- Input:
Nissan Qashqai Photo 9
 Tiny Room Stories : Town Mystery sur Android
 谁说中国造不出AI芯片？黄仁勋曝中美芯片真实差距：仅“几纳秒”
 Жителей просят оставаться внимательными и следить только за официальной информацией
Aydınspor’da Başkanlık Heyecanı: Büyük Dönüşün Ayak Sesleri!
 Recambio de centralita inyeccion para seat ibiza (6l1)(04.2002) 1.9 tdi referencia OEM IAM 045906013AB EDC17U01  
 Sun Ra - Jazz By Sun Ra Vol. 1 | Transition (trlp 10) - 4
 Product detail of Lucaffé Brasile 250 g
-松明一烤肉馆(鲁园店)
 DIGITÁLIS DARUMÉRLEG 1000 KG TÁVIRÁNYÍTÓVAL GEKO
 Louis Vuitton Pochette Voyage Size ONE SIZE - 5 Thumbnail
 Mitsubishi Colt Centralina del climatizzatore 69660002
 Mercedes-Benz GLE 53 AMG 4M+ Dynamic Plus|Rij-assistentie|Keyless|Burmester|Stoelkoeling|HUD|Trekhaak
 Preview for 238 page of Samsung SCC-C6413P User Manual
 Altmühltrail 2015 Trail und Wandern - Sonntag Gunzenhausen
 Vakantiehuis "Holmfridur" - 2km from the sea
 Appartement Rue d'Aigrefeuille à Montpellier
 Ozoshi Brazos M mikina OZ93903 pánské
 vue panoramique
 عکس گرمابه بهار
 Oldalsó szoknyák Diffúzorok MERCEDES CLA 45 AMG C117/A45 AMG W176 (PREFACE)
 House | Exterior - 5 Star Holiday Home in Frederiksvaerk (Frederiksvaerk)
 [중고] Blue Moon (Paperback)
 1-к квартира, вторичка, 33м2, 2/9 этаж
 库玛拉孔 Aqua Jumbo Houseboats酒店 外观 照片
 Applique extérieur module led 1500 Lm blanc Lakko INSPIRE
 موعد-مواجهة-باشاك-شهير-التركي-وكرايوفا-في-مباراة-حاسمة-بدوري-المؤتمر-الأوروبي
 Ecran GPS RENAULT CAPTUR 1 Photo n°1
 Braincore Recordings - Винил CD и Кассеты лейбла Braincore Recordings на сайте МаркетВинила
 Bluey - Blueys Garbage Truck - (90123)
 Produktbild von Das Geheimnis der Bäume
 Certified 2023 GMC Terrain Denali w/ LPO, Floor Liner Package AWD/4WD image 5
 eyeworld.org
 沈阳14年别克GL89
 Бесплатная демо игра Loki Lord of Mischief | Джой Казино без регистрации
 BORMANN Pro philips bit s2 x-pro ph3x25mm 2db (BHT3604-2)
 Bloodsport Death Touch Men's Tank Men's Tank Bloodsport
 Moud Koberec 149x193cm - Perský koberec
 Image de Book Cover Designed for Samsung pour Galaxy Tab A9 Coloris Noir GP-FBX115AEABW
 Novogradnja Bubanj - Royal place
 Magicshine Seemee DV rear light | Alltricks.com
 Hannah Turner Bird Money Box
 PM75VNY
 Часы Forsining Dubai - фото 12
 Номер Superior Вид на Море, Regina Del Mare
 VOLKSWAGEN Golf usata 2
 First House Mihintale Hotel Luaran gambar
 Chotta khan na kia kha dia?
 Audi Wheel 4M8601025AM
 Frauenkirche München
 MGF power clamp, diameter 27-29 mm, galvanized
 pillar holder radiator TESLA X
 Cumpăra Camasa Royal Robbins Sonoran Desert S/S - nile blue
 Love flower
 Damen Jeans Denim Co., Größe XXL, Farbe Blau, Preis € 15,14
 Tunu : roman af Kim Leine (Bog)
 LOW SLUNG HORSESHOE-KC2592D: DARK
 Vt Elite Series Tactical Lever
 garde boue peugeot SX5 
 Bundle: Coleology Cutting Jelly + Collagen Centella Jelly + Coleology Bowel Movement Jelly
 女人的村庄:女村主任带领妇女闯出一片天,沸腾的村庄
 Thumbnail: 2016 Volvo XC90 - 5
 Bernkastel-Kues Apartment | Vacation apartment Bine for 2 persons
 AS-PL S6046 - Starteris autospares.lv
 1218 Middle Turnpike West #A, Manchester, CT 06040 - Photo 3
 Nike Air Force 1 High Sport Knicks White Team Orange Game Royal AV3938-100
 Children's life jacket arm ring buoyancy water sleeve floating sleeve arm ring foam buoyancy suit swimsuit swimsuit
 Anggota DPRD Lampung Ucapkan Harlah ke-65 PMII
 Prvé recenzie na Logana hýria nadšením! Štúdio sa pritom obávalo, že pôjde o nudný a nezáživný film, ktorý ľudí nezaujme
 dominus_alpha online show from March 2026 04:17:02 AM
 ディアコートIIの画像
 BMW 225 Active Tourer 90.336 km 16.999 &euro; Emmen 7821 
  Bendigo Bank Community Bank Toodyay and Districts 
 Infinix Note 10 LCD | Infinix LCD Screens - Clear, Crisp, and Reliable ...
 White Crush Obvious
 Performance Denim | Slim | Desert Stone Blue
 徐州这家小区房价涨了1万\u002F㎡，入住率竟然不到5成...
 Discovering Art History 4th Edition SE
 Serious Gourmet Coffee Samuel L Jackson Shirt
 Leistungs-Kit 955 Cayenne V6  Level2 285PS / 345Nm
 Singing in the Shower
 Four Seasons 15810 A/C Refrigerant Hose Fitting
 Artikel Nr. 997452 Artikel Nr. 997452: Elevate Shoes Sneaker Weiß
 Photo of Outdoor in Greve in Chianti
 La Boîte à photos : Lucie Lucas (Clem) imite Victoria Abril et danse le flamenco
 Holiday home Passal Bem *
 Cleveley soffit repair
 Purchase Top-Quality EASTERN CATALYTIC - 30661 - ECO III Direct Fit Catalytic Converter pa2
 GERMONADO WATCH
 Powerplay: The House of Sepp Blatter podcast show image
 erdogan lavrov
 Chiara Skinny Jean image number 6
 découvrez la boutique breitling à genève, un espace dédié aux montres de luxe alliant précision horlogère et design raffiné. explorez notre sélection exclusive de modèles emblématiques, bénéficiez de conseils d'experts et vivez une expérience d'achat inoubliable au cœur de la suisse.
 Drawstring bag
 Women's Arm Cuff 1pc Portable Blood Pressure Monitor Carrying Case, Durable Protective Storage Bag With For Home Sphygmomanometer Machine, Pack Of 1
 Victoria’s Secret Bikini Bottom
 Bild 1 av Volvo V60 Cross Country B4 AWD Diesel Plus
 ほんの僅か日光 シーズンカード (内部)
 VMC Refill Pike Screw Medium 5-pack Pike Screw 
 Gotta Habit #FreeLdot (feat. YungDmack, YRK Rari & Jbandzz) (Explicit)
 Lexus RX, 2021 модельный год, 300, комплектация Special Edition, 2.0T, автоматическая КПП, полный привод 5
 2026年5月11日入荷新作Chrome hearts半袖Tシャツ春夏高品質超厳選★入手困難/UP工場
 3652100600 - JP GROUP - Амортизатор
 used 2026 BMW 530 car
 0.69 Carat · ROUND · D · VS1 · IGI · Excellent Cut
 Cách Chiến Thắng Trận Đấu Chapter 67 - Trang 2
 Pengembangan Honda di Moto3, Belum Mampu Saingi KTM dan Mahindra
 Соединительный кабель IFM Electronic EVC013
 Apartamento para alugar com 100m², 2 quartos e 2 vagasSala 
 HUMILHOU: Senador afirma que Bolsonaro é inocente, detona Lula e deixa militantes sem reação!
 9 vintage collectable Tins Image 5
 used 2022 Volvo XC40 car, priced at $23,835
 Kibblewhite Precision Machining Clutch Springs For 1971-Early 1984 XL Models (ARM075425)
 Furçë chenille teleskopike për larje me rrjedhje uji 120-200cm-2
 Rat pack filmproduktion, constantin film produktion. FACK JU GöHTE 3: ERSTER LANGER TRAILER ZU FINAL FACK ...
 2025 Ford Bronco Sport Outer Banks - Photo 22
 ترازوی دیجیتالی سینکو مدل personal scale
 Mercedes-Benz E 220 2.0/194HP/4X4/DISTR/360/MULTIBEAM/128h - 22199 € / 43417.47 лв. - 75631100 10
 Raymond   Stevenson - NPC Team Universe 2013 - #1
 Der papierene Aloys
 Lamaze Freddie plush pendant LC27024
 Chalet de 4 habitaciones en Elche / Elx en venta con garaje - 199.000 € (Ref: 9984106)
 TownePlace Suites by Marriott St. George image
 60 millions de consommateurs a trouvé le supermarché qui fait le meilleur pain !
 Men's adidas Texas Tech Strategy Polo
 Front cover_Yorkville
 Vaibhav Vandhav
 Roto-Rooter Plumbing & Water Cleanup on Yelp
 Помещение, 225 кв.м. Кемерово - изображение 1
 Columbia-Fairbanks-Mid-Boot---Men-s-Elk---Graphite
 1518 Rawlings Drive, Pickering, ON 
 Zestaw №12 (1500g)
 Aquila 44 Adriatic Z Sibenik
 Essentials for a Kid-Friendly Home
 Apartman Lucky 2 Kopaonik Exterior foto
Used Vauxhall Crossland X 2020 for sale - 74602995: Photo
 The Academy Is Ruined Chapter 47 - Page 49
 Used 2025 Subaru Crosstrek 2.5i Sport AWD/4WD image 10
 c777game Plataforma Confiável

- What is needed: Rewrite the rows starting with the first one and going on through the line with "Mercedes-Benz GLE 53", changing "Android" to "iOS" and leaving everything else as it is.

- Problem solution:
Nissan Qashqai Photo 9
 Tiny Room Stories : Town Mystery sur iOS
 谁说中国造不出AI芯片？黄仁勋曝中美芯片真实差距：仅“几纳秒”
 Жителей просят оставаться внимательными и следить только за официальной информацией
Aydınspor’da Başkanlık Heyecanı: Büyük Dönüşün Ayak Sesleri!
 Recambio de centralita inyeccion para seat ibiza (6l1)(04.2002) 1.9 tdi referencia OEM IAM 045906013AB EDC17U01  
 Sun Ra - Jazz By Sun Ra Vol. 1 | Transition (trlp 10) - 4
 Product detail of Lucaffé Brasile 250 g
-松明一烤肉馆(鲁园店)
 DIGITÁLIS DARUMÉRLEG 1000 KG TÁVIRÁNYÍTÓVAL GEKO
 Louis Vuitton Pochette Voyage Size ONE SIZE - 5 Thumbnail
 Mitsubishi Colt Centralina del climatizzatore 69660002
 Mercedes-Benz GLE 53 AMG 4M+ Dynamic Plus|Rij-assistentie|Keyless|Burmester|Stoelkoeling|HUD|Trekhaak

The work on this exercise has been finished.